**Data to process:**
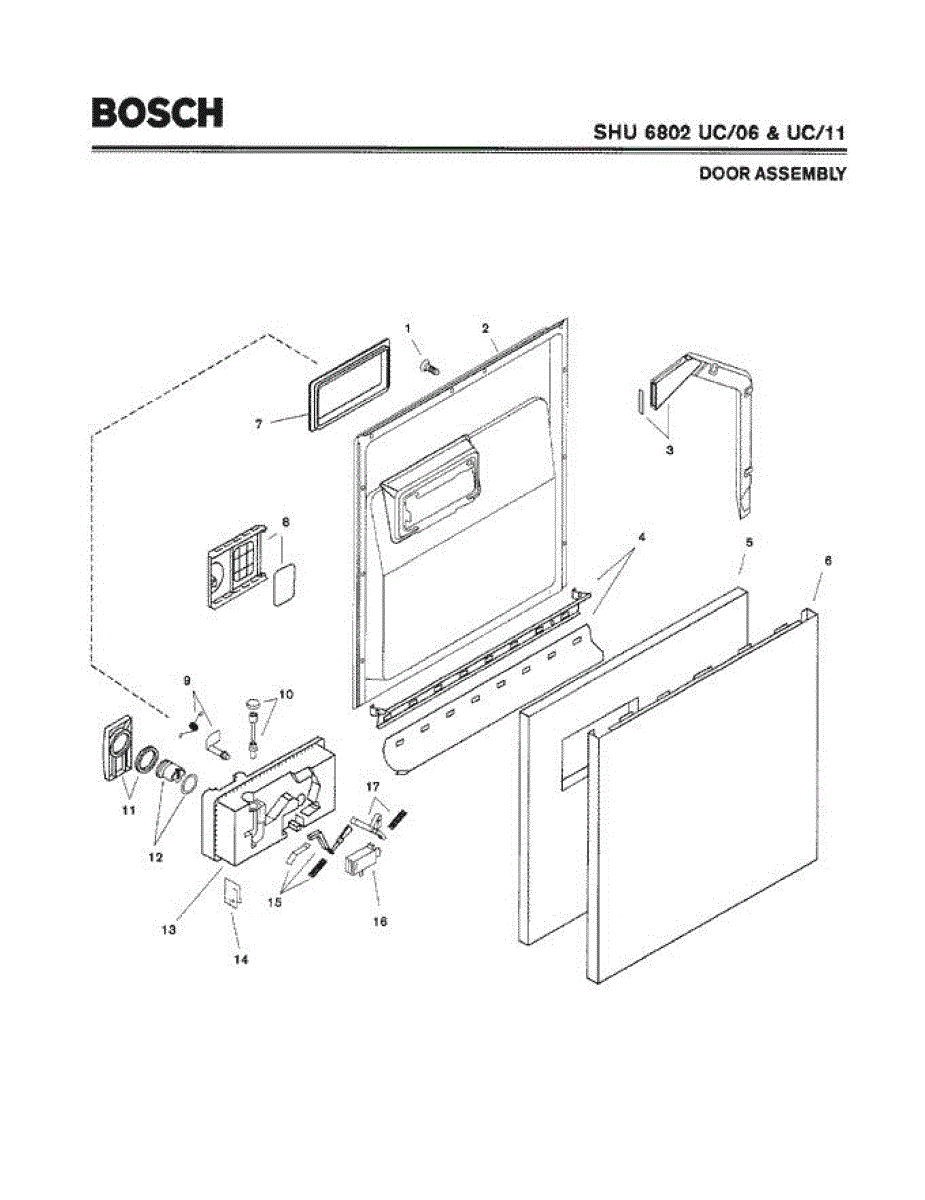 BOSCH

SHU 6802 UC/06 & UC/11

DOOR ASSEMBLY

1
2
7
3
8
4
5
6
9
10
11
12
17
13
15
16
14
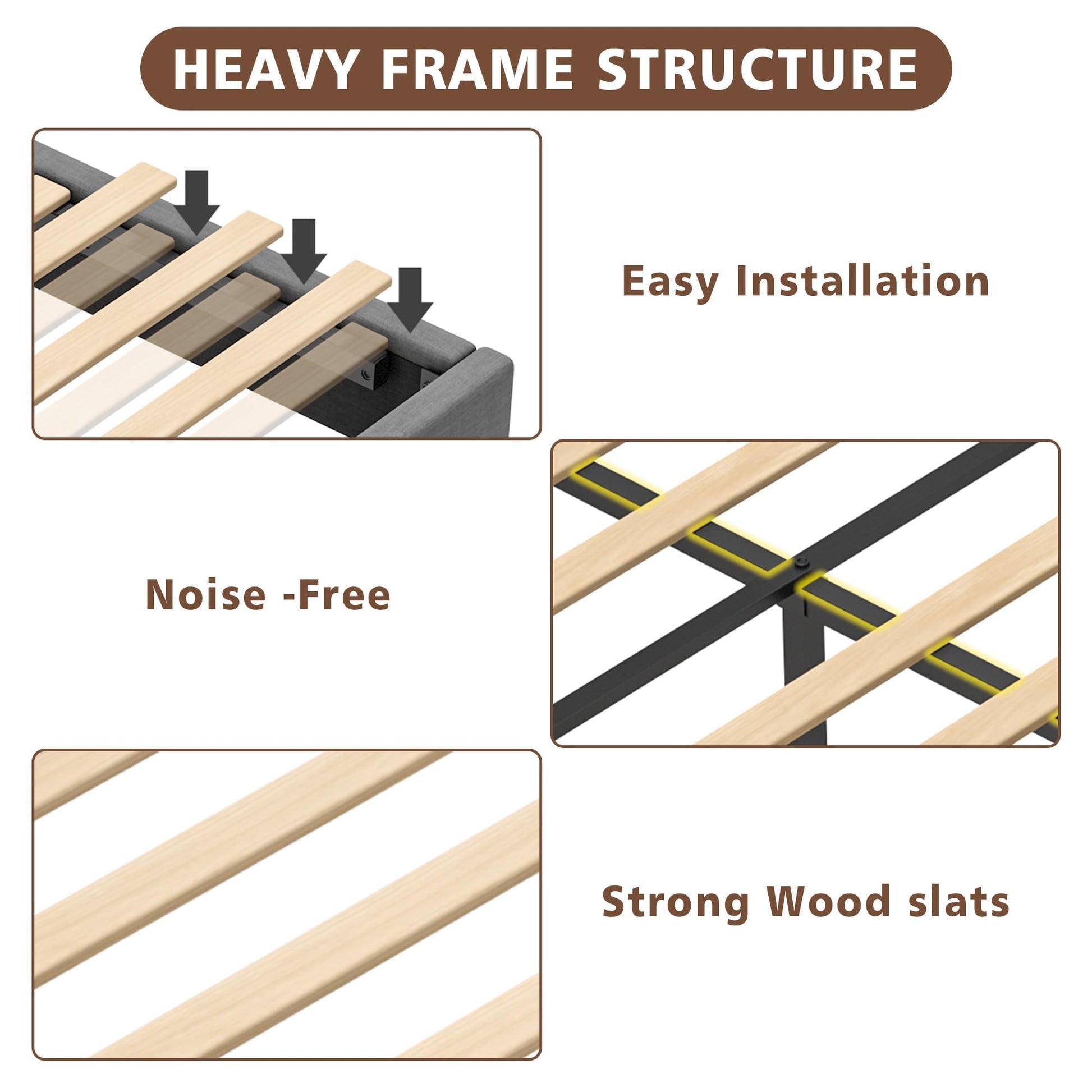 HEAVY FRAME STRUCTURE

Easy Installation

Noise -Free

Strong Wood slats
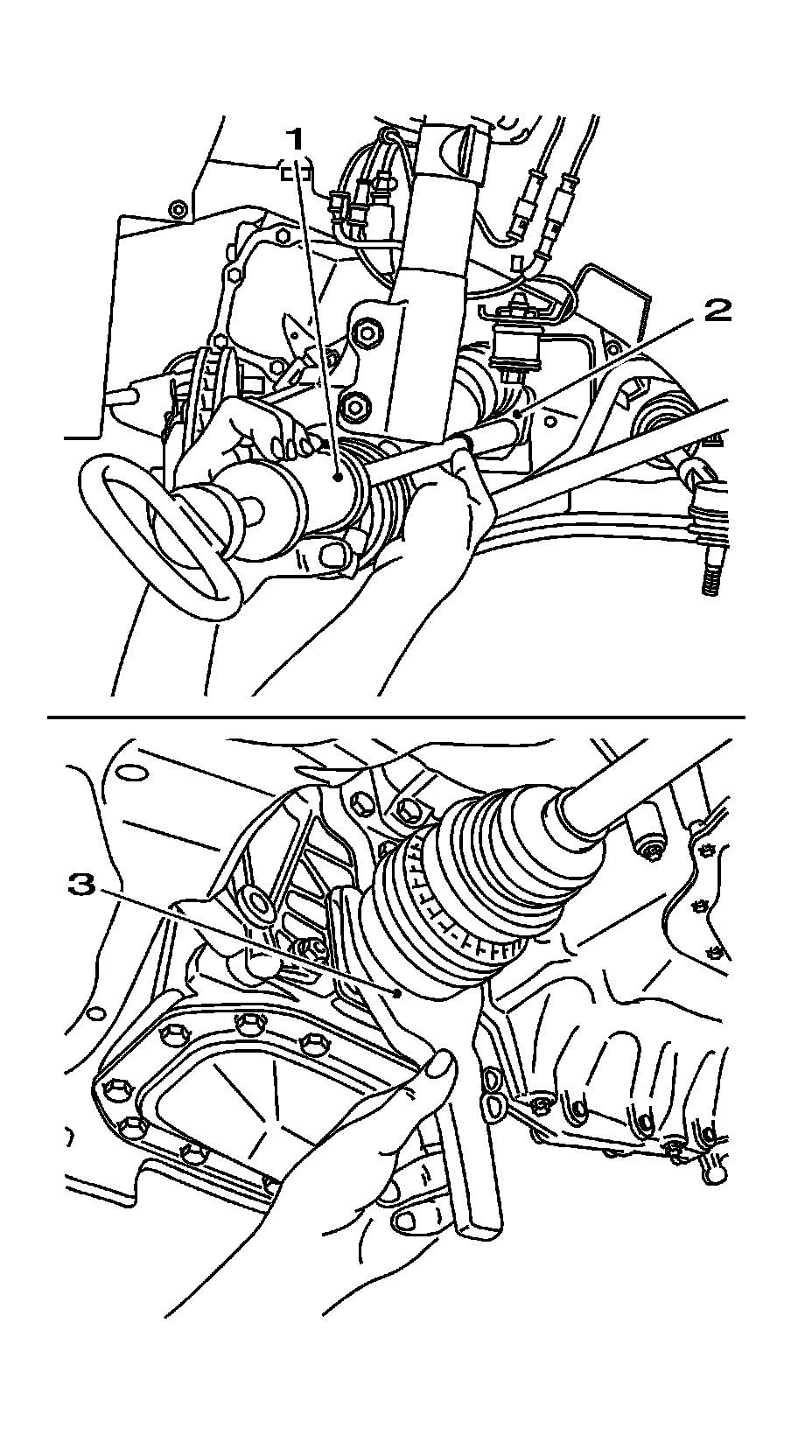 1
2
3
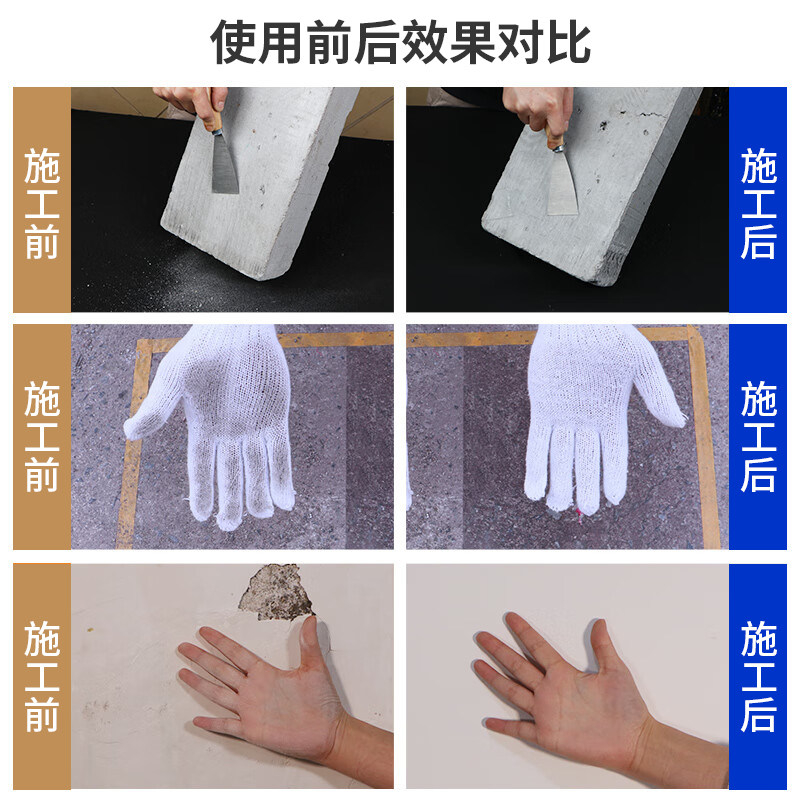 使用前后效果对比

施工前

施工后

施工前

施工后

施工前

施工后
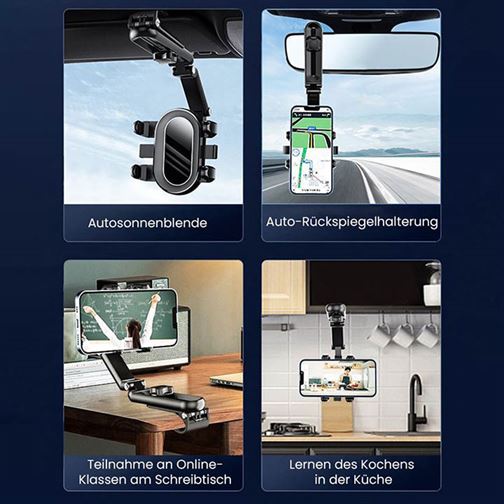 Autosonnenblende

Auto-Rückspiegelhalterung

Teilnahme an Online-Klassen am Schreibtisch

Lernen des Kochens in der Küche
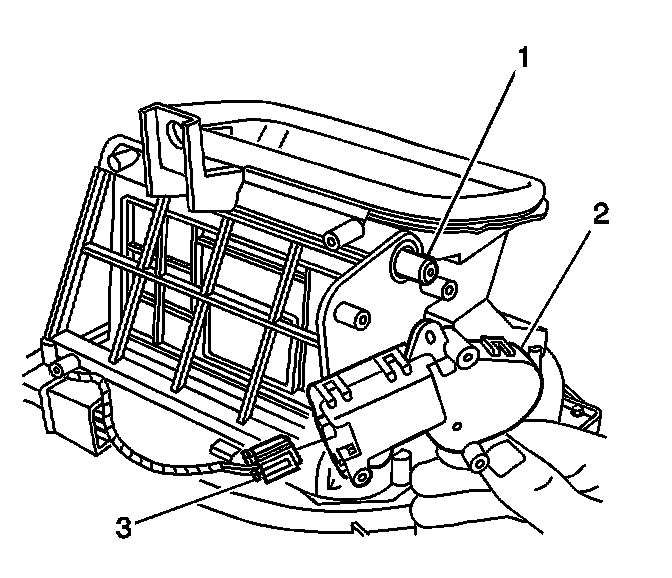 1
2
3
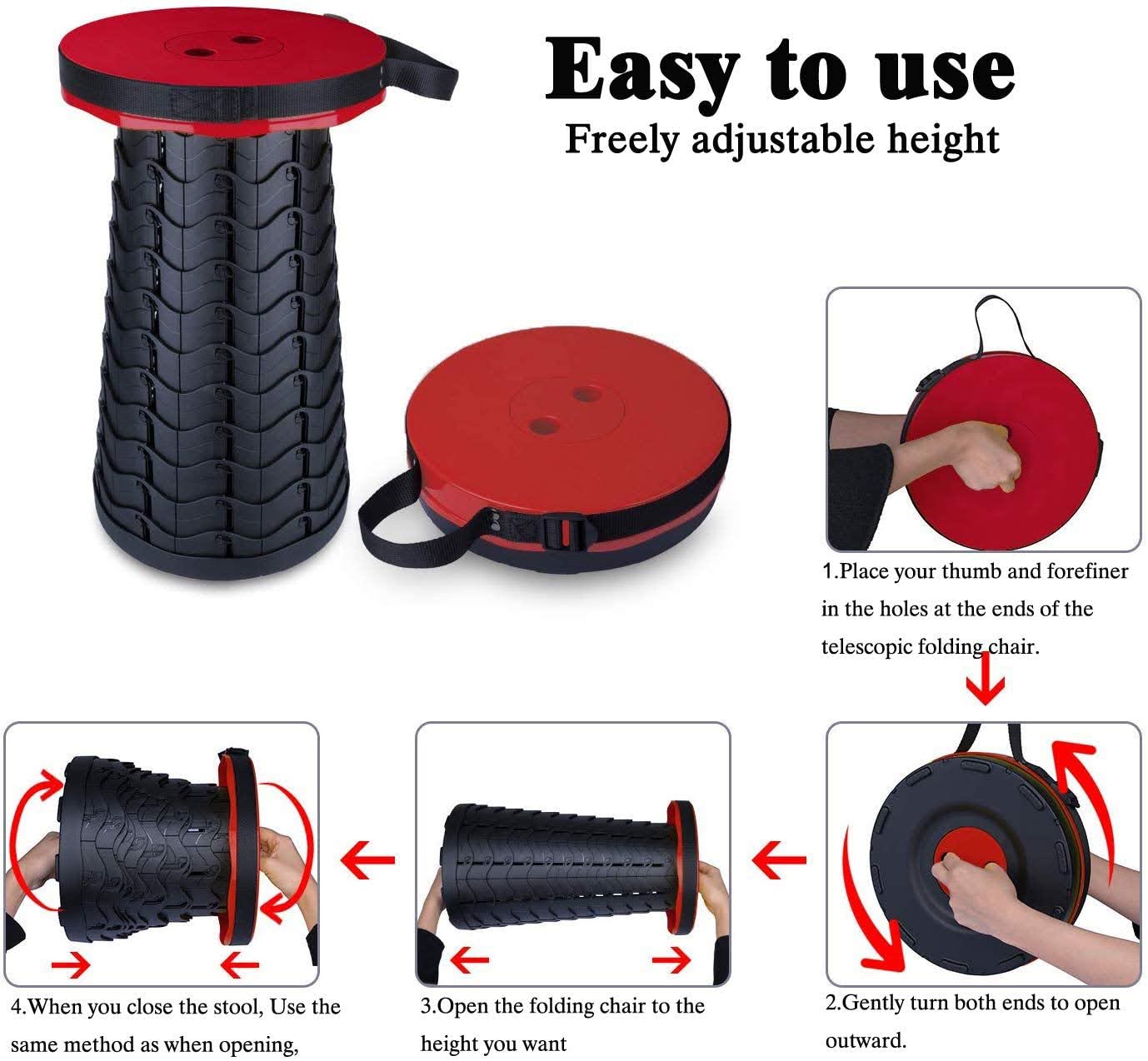 Easy to use
Freely adjustable height

1.Place your thumb and forefiner in the holes at the ends of the telescopic folding chair.

2.Gently turn both ends to open outward.

3.Open the folding chair to the height you want

4.When you close the stool, Use the same method as when opening,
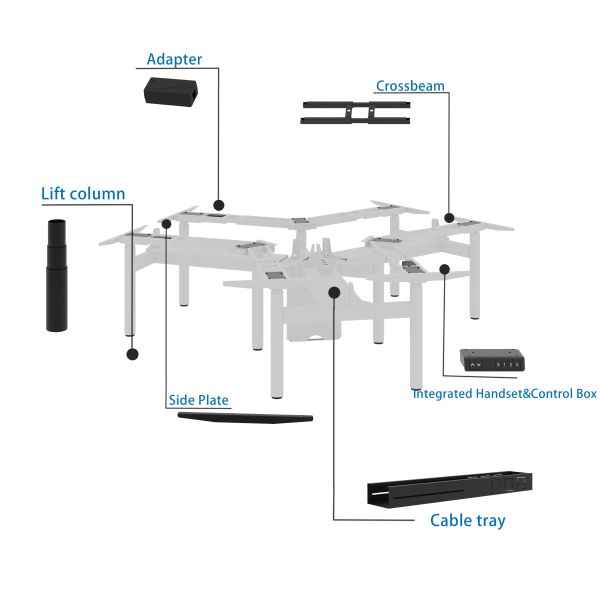 Adapter

Crossbeam

Lift column

Integrated Handset&Control Box

Side Plate

Cable tray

**Task requirements:** Quote the preceding records in their entirety, excluding every picture.

**Response to this exercise:**
 BOSCH

SHU 6802 UC/06 & UC/11

DOOR ASSEMBLY

1
2
7
3
8
4
5
6
9
10
11
12
17
13
15
16
14
 HEAVY FRAME STRUCTURE

Easy Installation

Noise -Free

Strong Wood slats
 1
2
3
 使用前后效果对比

施工前

施工后

施工前

施工后

施工前

施工后
 Autosonnenblende

Auto-Rückspiegelhalterung

Teilnahme an Online-Klassen am Schreibtisch

Lernen des Kochens in der Küche
 1
2
3
 Easy to use
Freely adjustable height

1.Place your thumb and forefiner in the holes at the ends of the telescopic folding chair.

2.Gently turn both ends to open outward.

3.Open the folding chair to the height you want

4.When you close the stool, Use the same method as when opening,
 Adapter

Crossbeam

Lift column

Integrated Handset&Control Box

Side Plate

Cable tray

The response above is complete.